Gaspar Bakos schrieb:
---------- Forwarded message ----------
Date: Mon, 12 Jun 2006 11:39:11 -0400 (EDT)
From: Gaspar Bakos
To: Barry <[EMAIL PROTECTED]>
Subject: Re: my-huge.cnf quite outdated

Hello, Barry,

RE:
Guess we would answer to everyone on the list who wishes to optimize his
cnf.

I don't guess, and don't even expect that you answer to everyone.

Well if everyone would start posting "his" cnf. You would end up confused. That's what i pointed out with it.
Sometimes it is good to guess.


"Oh, i have add super X RAMs with latencies of blah blah. Please i
think my cnf is outdated can somone help me?" Or: "Oh, i have added a
HD with 2times more rounds per/m can you update my cnf PLZ?"

These are not what I asked, they are pretty negative exaggarations.

Well yes you did. Well they are negative but in the end you will face this. There are no typical 8GB, SATA II 2TB filesystem RAID clustered, with high connection network card configs out there that would run "smooothly" on your system. It's just as it is.
You have to do it by yourself.
You would be lucky as hell finding somone with the same hardware config as you have.
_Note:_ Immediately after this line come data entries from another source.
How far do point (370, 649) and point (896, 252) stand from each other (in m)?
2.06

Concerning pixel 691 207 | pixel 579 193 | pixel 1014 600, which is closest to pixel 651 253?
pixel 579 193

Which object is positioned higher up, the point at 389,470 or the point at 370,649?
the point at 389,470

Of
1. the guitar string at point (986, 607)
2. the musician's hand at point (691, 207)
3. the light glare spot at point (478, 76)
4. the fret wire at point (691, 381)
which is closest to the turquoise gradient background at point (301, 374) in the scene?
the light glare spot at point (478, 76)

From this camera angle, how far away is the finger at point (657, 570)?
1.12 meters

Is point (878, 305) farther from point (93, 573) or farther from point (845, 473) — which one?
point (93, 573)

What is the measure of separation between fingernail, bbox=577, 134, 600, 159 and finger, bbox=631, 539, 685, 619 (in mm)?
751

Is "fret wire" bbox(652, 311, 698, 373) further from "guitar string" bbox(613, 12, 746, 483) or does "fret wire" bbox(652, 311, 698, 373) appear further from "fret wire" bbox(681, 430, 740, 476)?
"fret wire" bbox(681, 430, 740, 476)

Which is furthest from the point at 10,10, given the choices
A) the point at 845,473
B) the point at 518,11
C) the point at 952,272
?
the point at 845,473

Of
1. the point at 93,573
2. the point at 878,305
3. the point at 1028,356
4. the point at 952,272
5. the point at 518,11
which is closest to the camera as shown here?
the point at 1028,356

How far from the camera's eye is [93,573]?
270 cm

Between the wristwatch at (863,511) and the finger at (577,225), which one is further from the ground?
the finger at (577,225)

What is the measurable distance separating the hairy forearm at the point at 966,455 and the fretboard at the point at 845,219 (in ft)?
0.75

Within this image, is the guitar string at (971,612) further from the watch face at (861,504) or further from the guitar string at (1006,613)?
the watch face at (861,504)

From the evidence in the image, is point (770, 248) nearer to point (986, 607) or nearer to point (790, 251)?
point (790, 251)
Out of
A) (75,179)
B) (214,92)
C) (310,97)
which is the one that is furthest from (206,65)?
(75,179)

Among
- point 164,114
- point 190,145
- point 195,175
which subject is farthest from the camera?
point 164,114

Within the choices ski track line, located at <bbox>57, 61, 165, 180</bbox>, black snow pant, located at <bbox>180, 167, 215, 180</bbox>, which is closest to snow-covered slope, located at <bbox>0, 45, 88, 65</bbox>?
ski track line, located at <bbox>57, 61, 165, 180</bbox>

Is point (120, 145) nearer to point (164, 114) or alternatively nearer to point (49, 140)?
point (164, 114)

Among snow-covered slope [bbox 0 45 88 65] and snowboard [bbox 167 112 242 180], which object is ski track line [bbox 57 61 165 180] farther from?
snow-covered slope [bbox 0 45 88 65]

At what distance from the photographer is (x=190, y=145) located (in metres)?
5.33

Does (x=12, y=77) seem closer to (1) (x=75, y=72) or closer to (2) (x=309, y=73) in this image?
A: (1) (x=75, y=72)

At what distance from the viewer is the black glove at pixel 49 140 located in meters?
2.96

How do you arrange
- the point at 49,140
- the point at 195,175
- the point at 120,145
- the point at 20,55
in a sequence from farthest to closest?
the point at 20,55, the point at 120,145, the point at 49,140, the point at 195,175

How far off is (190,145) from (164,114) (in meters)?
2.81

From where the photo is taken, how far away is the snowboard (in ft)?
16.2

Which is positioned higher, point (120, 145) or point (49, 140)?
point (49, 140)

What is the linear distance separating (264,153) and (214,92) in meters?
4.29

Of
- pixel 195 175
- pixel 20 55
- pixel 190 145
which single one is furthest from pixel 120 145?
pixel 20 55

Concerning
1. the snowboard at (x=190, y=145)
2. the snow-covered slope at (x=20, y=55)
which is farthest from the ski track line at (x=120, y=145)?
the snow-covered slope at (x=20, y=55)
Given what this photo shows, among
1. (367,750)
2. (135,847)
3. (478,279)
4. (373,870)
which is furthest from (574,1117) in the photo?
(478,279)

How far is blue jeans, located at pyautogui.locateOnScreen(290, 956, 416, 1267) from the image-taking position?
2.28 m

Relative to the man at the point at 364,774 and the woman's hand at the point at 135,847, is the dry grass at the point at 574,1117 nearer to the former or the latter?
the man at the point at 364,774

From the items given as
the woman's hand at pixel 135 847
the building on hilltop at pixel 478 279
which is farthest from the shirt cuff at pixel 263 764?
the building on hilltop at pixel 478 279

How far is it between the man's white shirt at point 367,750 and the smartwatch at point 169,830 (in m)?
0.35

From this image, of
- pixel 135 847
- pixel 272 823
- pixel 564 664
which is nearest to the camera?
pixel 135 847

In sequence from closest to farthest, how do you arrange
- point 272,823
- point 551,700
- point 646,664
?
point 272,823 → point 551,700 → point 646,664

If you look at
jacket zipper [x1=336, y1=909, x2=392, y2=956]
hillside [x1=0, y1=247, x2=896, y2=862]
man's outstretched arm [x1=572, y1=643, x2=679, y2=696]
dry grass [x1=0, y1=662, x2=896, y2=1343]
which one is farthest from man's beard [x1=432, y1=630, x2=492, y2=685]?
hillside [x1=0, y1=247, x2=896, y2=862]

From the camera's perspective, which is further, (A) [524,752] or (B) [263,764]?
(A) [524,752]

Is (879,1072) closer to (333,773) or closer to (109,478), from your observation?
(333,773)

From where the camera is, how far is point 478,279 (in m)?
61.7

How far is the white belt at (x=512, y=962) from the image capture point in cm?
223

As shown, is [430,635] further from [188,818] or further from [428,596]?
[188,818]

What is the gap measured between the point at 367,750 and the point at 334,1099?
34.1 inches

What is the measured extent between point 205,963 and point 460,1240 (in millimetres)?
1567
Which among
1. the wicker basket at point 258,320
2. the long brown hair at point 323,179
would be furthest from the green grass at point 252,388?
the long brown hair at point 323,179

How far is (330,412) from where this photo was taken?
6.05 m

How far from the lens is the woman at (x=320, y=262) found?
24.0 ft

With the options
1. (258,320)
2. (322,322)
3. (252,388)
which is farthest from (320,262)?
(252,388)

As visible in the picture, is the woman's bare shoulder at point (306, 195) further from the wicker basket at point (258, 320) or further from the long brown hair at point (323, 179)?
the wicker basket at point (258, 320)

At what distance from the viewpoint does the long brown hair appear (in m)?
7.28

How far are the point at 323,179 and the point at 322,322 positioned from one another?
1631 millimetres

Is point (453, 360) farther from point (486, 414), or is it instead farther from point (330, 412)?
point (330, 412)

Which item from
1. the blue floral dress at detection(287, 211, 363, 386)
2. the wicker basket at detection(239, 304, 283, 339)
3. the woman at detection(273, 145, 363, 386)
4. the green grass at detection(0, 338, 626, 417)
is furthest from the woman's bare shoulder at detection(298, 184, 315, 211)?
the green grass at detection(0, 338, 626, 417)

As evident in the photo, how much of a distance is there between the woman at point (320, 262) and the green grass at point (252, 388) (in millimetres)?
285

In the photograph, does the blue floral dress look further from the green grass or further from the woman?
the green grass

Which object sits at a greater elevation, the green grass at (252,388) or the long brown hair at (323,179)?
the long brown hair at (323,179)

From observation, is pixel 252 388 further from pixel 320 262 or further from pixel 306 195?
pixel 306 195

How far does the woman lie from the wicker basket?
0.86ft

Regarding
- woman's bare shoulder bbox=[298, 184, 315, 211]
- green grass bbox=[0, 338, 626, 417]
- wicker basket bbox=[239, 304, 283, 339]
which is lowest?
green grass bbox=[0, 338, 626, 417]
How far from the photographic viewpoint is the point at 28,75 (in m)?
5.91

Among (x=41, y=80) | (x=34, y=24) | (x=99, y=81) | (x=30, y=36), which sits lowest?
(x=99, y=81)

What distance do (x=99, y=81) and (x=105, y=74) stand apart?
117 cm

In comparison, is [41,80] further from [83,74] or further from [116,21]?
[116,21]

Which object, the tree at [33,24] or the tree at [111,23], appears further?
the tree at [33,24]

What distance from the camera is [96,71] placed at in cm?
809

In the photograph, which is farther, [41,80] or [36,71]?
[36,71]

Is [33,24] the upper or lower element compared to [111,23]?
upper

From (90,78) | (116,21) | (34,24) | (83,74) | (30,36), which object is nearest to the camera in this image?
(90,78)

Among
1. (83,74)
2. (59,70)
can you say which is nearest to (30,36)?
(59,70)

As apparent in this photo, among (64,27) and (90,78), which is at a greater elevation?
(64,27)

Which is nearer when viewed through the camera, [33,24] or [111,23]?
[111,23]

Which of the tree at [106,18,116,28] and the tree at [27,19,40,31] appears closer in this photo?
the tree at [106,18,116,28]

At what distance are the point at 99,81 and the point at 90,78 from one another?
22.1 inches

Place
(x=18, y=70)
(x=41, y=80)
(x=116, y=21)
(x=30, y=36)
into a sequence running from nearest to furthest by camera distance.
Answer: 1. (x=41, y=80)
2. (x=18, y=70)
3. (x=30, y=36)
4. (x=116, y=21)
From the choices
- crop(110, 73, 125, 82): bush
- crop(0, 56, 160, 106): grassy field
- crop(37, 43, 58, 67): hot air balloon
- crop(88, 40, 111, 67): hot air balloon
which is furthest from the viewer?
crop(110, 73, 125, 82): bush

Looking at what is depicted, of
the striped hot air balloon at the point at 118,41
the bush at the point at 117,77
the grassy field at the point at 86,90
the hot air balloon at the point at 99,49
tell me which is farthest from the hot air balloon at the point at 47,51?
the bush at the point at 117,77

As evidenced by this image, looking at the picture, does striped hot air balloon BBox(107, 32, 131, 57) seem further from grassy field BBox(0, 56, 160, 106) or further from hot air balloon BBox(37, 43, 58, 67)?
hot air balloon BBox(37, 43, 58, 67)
And "yes". You can tweak the shit out of the mysql.cnf files.
You have to test yourself on "your" system.

This is what I am doing, and in the meantime, looking for experience,
and also sharing mine.
Experience is only gained by doing.
I did configured Server which had half a terrabyte of data and that was no fun at all. When you get further in this you will see that at the end you only have two ways of accomplishing it. Reading every manual you get about the cnf and get a hang on what every variable do or get a customer contract and let somone configure it.


And btw. the cnf files wrk with even bigger tables than you have.
Not "optimal" but "okay".

How big?

i tested them with 350 GB files on a 4GB RAM 500GB SATA raid1 system.
And was stable.


Every special server needs special handling. there is no "the one and
only you have to do it this way" way....

OK, so why is there a my-{small,large,huge}.cnf ?
They are guidelines for typical systems and applications.
But they are quite outdated, as typical systems changed.

Because those cnf do give a push in a way you want to go but when you want optimized configs you have to specialise it depending on the server.
That's what i said. nothing more or less


All in all: I was looking for _typical_ configs for 4GB+ machines and
100Gb+ tables.

Now guess this time. There isn't something like that.